### Excerpted text
Al Qaeda supporters, and some Middle East observers, believe U.S. counter-terrorism agents are behind the cyber attack. The goal, they suspect, is to turn away sympathizers who tire of endless changes to the "jihadi" URLs, and also to eliminate any possibility that such sites could be used by al-Qaeda members to communicate with each other via secret signals or hidden encrypted files. A U.S. counter-terrorism official confirms that Washington has an active campaign to exploit al-Qaeda's use of the Internet, and that the CIA monitors al-Qaeda web sites and those who use them. But it's far from clear that clumsy disruption would more useful to Washington than diligent monitoring. Moreover, the jury is still out among intelligence officials over just how actively al-Qaeda uses the Web as a communication tool.

While the extent to which the network uses Web sites to link cells in different parts of the world is a subject of ongoing speculation, sites such as clearly seek to play an instructional role to new recruits to al-Qaeda's cause. On a page titled "Don't Be With the Enemy Against Us," supporters are schooled in the uses of disinformation by al-Qaeda's enemies, and the consequent need for its members and supporters to shut out extraneous sources of information. "The mujahed leaders on the battlefield should be the first and last source of information." The site appears to share the Pentagon's concern to avoid any unnecessary leaks, warning that even scraps of apparently innocuous information — such as names or workplaces of fellow members — can reveal the group's plans to the enemy, and should be disclosed to no one.

[Stored data]

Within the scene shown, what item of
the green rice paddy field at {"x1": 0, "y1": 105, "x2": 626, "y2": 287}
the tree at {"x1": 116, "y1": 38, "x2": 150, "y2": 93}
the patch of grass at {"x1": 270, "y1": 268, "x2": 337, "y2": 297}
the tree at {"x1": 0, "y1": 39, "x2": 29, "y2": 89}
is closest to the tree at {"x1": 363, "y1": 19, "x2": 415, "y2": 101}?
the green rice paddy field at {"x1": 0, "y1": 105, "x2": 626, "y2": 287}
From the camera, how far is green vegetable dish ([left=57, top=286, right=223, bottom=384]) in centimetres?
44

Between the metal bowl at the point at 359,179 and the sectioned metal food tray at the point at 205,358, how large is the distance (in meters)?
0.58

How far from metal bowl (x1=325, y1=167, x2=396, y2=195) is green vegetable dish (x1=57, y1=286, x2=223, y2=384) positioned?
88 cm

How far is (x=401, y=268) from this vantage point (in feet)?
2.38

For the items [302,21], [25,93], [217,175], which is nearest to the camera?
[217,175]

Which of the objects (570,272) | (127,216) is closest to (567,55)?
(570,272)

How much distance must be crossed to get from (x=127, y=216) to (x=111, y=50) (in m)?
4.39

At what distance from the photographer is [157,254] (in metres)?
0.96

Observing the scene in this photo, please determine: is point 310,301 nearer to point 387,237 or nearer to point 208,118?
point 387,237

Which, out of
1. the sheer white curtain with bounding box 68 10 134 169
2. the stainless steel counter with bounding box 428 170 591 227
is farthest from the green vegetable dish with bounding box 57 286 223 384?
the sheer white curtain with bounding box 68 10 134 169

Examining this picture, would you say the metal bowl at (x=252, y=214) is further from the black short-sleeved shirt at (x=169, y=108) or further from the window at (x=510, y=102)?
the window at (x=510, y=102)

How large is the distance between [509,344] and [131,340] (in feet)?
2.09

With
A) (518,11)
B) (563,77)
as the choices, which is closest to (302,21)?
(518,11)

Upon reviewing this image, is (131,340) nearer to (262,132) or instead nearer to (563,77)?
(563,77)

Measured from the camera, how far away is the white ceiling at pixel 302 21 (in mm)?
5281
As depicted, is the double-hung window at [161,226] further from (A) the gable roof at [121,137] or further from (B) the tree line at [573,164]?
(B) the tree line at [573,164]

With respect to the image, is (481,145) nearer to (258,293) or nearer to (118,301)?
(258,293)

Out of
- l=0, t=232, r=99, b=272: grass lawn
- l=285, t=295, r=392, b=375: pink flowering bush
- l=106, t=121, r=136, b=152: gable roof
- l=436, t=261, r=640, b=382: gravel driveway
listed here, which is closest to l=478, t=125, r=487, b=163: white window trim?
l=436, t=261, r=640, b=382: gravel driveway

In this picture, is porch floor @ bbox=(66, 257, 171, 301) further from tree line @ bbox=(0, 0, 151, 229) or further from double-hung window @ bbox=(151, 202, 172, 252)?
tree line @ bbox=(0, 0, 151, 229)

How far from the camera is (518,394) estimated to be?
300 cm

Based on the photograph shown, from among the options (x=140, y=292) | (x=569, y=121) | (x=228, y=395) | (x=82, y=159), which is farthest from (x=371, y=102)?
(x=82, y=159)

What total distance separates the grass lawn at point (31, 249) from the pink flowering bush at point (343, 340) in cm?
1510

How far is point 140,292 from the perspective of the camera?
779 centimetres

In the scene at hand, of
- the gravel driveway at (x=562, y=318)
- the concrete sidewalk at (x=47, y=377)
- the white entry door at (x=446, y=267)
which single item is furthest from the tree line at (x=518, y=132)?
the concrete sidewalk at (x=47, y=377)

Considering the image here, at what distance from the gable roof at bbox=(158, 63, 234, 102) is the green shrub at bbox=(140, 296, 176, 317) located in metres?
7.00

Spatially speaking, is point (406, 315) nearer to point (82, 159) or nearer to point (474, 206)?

### Activities
A. According to the al-Qaeda websites text, what does the U.S. counter-terrorism official say the CIA monitors?
B. Write down the passage from the al-Qaeda websites text between "While the extent" and "disclosed to no one.", inclusive.
These records are separate material, unrelated to the al-Qaeda websites text.

### Answers to the exercises
A. The CIA monitors al-Qaeda web sites and those who use them.

B.
While the extent to which the network uses Web sites to link cells in different parts of the world is a subject of ongoing speculation, sites such as clearly seek to play an instructional role to new recruits to al-Qaeda's cause. On a page titled "Don't Be With the Enemy Against Us," supporters are schooled in the uses of disinformation by al-Qaeda's enemies, and the consequent need for its members and supporters to shut out extraneous sources of information. "The mujahed leaders on the battlefield should be the first and last source of information." The site appears to share the Pentagon's concern to avoid any unnecessary leaks, warning that even scraps of apparently innocuous information — such as names or workplaces of fellow members — can reveal the group's plans to the enemy, and should be disclosed to no one.